The PGObserver tool was developed at Zalando during the past years to monitor performance metrics of our different PostgreSQL clusters. Due to our use of a stored procedure (SProc) API layer our strong focus was on monitoring that API layer. However the number of metrics was increased to include other metrics relevant to PostgreSQL performance:
Number of calls.
Run time per procedure.
Self time per procedure.
Sequential and index scans.
Inserts, (hot) updates, deletes.
Table and index sizes.
Cache hits vs disk hits.
CPU load is tracked
WAL amount written is tracked
Dashboard with top stored procedures for the last 1 and 3 hours. Displaying top 10 by number of calls, total time spend, and average run time. These values can be customized on the configuration file.
General stats about a specific stored procedure. These graphs are all rendered on the browser, so you can use the mouse to zoom in and out to specific time frames.
Graphs showing CPU load and time spend in stored procedures, quickly showing displaying if something is of, e.g., lock contention.
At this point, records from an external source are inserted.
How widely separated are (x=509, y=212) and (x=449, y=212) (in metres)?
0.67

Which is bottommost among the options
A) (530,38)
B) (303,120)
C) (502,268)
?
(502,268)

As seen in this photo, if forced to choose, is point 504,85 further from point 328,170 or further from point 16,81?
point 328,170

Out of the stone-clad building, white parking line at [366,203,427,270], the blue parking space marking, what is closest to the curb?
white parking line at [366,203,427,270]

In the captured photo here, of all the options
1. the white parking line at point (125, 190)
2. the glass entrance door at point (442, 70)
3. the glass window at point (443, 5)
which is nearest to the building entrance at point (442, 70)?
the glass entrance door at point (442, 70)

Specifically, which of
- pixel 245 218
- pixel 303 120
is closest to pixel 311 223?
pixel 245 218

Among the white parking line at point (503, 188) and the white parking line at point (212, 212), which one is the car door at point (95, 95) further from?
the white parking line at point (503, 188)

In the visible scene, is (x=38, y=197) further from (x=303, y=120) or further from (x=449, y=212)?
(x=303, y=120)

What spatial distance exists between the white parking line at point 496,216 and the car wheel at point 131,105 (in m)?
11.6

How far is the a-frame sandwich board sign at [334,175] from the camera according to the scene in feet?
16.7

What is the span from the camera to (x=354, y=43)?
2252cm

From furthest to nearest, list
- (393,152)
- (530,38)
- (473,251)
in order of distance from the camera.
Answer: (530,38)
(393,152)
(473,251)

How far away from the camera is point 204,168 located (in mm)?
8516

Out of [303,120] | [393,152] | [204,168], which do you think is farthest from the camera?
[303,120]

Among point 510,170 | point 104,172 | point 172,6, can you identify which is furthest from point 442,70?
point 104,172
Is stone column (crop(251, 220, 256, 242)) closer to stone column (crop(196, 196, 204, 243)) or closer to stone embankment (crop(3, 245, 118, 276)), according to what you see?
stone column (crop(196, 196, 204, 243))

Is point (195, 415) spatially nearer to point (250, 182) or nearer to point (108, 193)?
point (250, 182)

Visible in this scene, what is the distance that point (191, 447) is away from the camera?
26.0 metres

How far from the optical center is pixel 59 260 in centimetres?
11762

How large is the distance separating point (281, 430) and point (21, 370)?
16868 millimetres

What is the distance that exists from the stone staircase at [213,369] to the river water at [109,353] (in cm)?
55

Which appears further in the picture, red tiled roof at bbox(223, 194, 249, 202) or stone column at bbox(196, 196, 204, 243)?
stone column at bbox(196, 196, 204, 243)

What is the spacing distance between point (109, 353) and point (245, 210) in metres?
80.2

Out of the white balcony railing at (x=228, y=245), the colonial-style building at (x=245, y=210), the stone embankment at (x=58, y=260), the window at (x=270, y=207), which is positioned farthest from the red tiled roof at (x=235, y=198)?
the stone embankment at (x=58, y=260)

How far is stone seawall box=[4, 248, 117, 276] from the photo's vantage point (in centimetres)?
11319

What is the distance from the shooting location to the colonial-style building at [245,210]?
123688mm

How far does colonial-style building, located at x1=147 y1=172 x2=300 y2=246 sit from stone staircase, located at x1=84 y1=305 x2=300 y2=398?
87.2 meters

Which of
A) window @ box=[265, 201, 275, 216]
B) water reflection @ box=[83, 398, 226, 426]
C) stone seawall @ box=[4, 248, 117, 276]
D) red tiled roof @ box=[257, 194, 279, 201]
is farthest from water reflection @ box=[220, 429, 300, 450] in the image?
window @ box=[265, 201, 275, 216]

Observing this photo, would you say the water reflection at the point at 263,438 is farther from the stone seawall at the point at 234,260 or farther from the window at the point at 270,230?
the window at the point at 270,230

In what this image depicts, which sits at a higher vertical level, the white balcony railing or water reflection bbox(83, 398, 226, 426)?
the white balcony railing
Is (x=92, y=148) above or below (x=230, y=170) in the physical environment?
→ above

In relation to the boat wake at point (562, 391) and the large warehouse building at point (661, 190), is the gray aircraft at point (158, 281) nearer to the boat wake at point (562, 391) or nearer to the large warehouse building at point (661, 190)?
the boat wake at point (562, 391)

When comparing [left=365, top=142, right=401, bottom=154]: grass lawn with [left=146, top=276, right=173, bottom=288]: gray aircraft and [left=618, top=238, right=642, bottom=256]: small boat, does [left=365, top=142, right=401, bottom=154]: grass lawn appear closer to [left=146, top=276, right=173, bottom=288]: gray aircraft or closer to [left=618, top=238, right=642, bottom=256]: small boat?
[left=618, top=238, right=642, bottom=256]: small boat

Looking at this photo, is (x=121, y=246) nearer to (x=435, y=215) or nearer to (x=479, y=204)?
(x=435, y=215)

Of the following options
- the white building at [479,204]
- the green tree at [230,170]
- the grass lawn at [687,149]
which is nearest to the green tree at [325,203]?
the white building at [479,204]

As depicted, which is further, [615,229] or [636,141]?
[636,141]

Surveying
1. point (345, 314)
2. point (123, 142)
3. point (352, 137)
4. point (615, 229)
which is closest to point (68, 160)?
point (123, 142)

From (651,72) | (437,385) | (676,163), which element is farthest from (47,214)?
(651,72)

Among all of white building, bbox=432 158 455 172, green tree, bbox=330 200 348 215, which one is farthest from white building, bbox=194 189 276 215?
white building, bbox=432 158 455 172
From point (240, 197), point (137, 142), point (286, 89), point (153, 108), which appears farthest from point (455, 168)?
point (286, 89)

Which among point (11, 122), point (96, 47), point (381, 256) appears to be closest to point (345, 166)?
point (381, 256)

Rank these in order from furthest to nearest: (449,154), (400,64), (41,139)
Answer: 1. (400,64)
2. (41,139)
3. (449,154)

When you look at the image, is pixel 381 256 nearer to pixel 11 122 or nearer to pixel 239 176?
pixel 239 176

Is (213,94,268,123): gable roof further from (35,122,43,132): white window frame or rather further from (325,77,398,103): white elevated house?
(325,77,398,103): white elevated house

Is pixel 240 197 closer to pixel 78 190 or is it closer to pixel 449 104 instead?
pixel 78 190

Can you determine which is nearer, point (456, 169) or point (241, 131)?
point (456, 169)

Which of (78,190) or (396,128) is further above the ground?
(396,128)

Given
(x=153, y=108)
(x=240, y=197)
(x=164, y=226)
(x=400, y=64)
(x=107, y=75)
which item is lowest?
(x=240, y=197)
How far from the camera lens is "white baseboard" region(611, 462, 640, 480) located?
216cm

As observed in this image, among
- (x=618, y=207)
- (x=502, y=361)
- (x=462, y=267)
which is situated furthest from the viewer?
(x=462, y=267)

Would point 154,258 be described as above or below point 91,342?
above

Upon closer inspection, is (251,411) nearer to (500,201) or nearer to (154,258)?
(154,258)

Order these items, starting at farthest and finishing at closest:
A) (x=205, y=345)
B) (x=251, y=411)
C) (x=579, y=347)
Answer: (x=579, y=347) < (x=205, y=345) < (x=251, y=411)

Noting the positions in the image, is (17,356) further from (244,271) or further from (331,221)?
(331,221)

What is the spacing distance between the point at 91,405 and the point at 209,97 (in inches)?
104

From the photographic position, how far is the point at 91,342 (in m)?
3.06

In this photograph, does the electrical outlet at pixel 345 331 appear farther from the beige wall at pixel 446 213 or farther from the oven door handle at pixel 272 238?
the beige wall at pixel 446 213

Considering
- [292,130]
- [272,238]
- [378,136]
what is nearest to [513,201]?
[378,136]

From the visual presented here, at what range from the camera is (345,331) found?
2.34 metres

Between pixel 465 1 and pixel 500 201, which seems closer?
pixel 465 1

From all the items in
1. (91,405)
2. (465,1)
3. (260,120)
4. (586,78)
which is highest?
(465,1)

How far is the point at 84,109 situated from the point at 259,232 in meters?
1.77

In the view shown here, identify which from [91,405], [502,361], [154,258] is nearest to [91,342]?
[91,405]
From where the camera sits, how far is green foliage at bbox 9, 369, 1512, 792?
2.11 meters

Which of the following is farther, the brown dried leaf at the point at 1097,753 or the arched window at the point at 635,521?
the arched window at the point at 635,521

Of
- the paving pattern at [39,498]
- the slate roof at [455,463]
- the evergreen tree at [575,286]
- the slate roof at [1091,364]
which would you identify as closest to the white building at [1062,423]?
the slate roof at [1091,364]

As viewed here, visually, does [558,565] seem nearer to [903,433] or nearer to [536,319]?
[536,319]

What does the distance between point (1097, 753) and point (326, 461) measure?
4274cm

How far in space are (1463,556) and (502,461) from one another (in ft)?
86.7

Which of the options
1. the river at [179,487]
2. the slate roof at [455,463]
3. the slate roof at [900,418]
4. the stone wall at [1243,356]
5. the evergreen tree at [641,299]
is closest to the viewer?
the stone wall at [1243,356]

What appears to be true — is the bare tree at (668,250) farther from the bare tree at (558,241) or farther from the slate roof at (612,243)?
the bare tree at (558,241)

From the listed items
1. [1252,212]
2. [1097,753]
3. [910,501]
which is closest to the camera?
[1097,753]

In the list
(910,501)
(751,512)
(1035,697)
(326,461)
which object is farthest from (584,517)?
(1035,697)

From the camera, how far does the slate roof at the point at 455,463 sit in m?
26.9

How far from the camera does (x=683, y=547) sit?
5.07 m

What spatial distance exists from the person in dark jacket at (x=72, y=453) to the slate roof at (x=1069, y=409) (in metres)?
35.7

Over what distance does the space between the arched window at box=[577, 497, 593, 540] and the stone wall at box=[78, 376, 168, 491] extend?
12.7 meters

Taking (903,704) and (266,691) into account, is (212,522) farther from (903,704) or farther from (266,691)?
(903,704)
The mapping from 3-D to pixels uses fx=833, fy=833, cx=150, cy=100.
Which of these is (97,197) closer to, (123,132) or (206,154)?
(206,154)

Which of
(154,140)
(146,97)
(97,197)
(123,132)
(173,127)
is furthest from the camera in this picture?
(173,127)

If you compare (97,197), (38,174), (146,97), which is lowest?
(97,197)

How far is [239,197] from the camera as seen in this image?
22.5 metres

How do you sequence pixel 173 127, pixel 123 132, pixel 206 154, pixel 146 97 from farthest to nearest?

Basically PGObserver consists of two components, a Python web frontend plus a Java data gatherer. One gatherer takes care of monitoring a defined set of PostgreSQL databases and snapshotting the performance views in defined intervals. The amount of snapshots can be configured on a per database per metric way, giving you more flexibility what you want to monitor and how much data will be created. You can setup more than one gatherer, if required, each with its own set of clusters to monitor.